Słoń, jeleń, ryba, ćma i czarna pszczoła mają po jednej chorobie, a mianowicie pociąg do pożądania, dźwięku, przyjemności, odpowiednio pięknego wyglądu i zapachu, i są przez nie zjadane.
Ale człowiek ma wszystkie pięć dolegliwości i te pięć zawsze powoduje zawirowania w jego życiu.
Czarownice w postaci nadziei i pragnień oraz szczęścia i smutku dodatkowo pogłębiają choroby.
Kontrolowany przez dualizm, oszukany manmukh biega tu i tam.
Prawdziwy Guru jest prawdziwym królem i gurmukhowie poruszają się wskazaną przez Niego autostradą.
Poruszając się wraz i w świętym zgromadzeniu,
motywy i oszustwa w postaci żądzy materiałów uciekają.
Tylko jedna osoba przeprawia się przez wielu ludzi.
Całe zadanie zostaje wykonane przez jednego dowódcę armii cesarskiej.

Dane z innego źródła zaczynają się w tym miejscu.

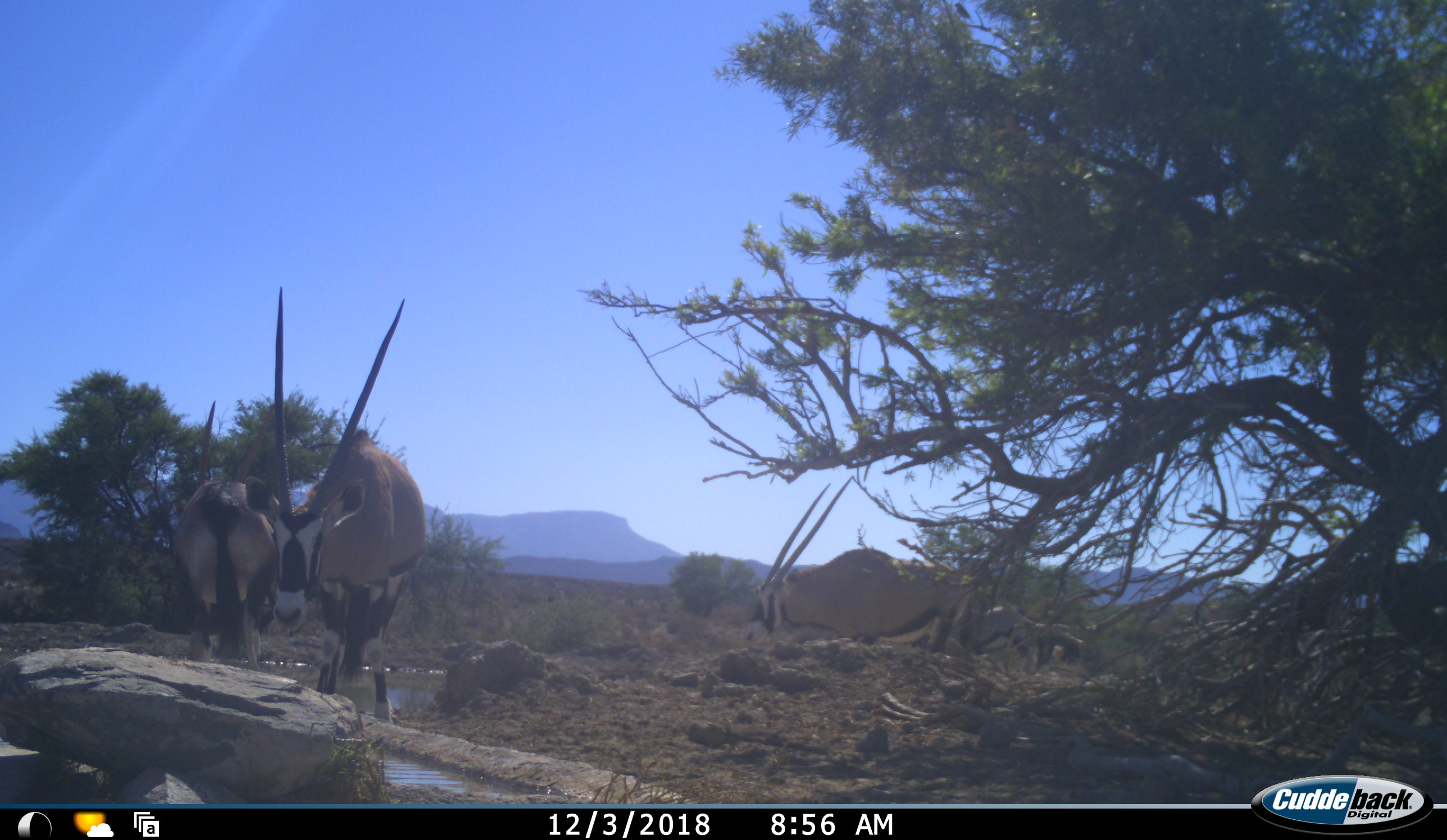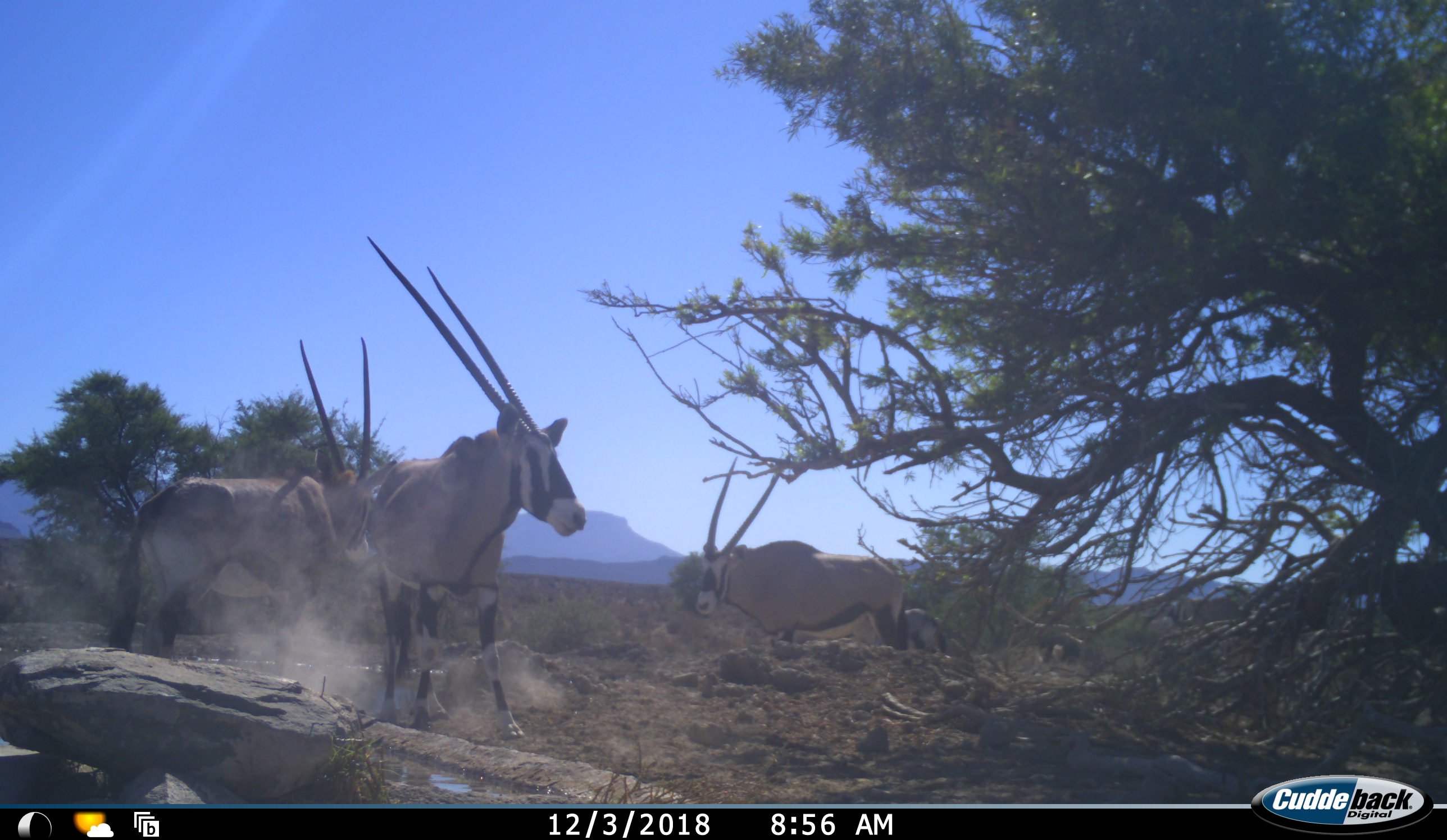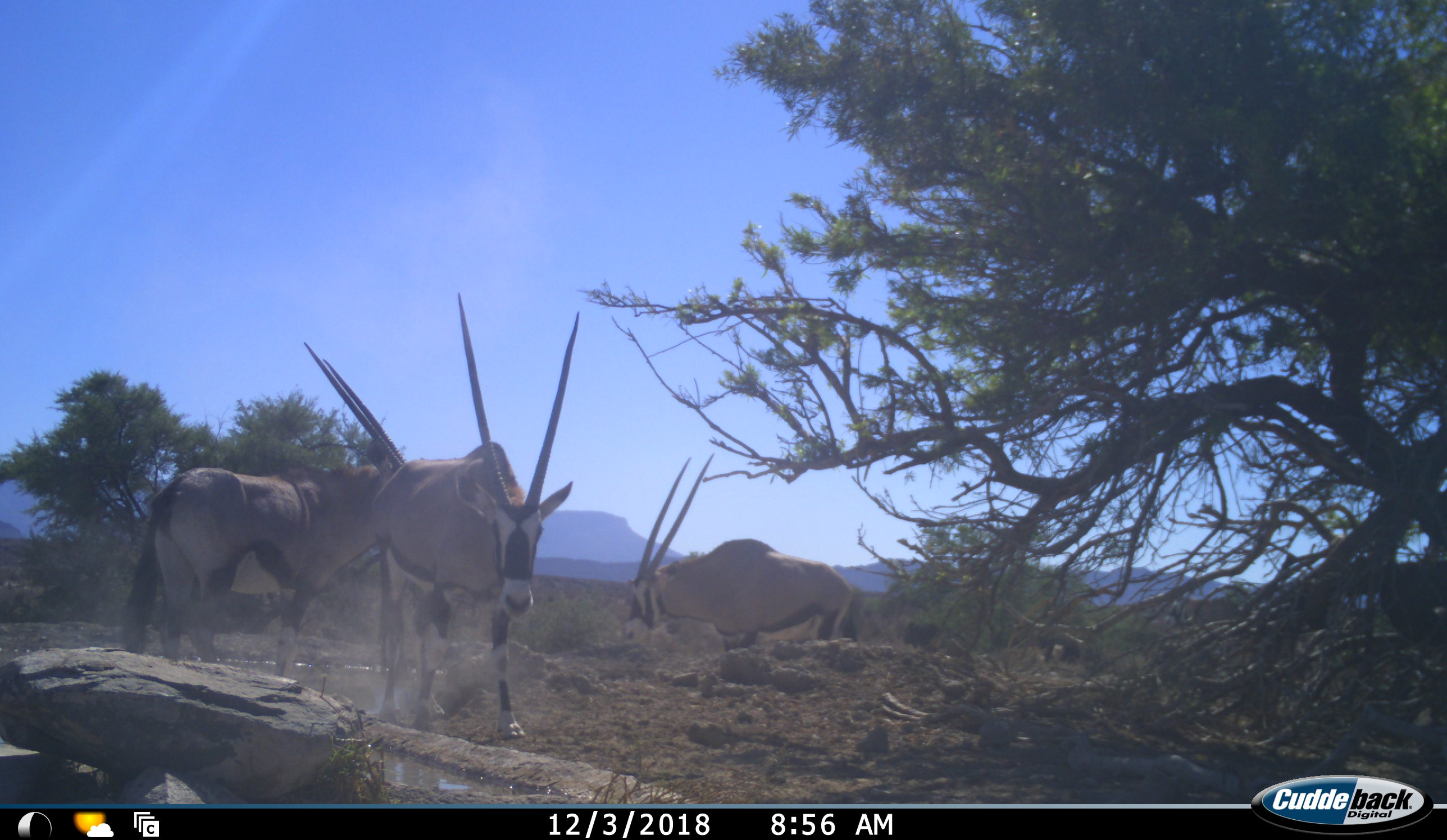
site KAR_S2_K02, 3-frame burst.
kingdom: Animalia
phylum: Chordata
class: Mammalia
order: Artiodactyla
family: Bovidae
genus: Oryx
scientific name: Oryx gazella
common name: gemsbok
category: oryx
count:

Dzięki tylko jednemu stróżowi w okolicy wszyscy bogaci śpią wolni od wszelkich niepokojów.
Gości na przyjęciu weselnym pozostaje wielu, ale małżeństwo zawierane jest z jednej osoby.
Tak się składa, że cesarz w kraju jest jeden, a reszta to społeczeństwo w postaci Hindusów i muzułmanów.
Podobnie prawdziwy Imperator Guru jest jeden, a święte zgromadzenie i słowo-sabad Guru są Jego znakami rozpoznawczymi.
Poświęcam się tym, którzy szukają schronienia u prawdziwego Guru.